Jobcenter zieht Bilanz
Trotz Corona ein Jahr voller Rekorde

Kreis Warendorf -

Das Jahr 2020 war das Corona-Jahr – und dennoch ist es im Jobcenter gut gelaufen. Es war sogar das Jahr der Rekorde - das lag auch an Amazon.
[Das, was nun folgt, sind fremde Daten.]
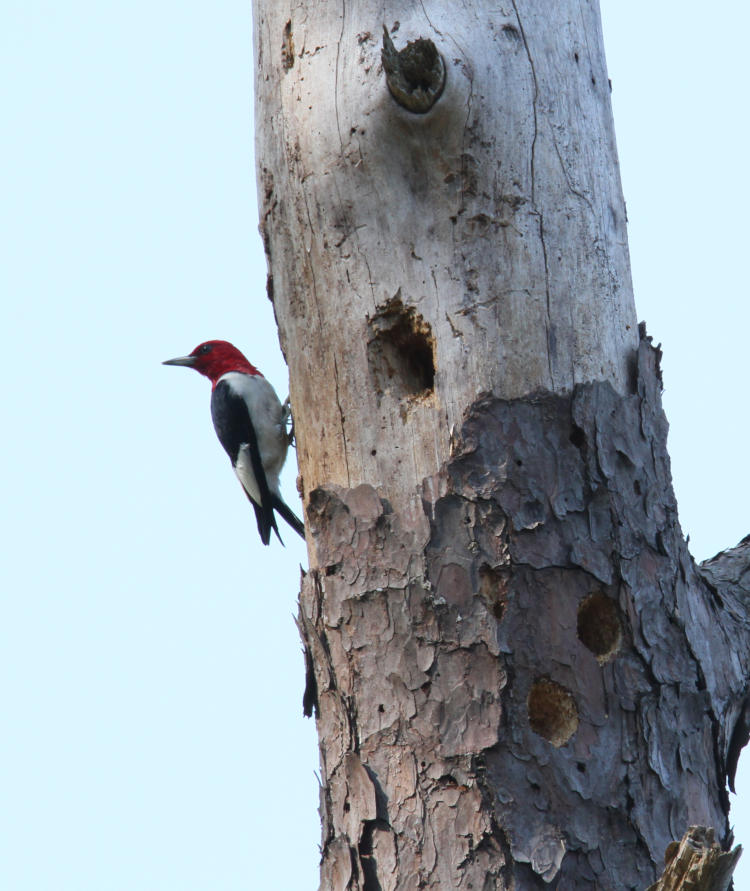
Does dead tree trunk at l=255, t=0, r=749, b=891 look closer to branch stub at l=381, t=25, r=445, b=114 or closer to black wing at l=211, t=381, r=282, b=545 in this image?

Donnerstag, 04.02.2021, 06:14 Uhr aktualisiert: 04.02.2021, 06:20 Uhr
Jobcenter zieht Bilanz: Trotz Corona ein Jahr voller Rekorde
Foto: Meyer

„Trotz Corona war es ein sehr, sehr gutes Jahr, und wir gucken auch optimistisch auf das Jahr 2021.“ Das versicherte der Leiter des Jobcenters Dr. Ansgar Seidel den Mitgliedern des Ausschusses für Arbeit, Wirtschaft und Gleichstellung. „Der Arbeitsmarkt ist robust. Und die Zahl der Bedarfsgemeinschaften ist im Dezember sogar auf einen Rekordwert von 7090 gesunken“, so Seidel. In diesen Bedarfsgemeinschaften leben Menschen, die Hartz-IV-Bezüge erhalten.

Im Haushaltsplan für 2021 hatte der Kreis Warendorf zunächst 7600 Bedarfsgemeinschaften kalkuliert. Wegen der unerwartet guten Entwicklung wurde diese Zahl aber nach unten korrigiert – auf 7350 Bedarfsgemeinschaften.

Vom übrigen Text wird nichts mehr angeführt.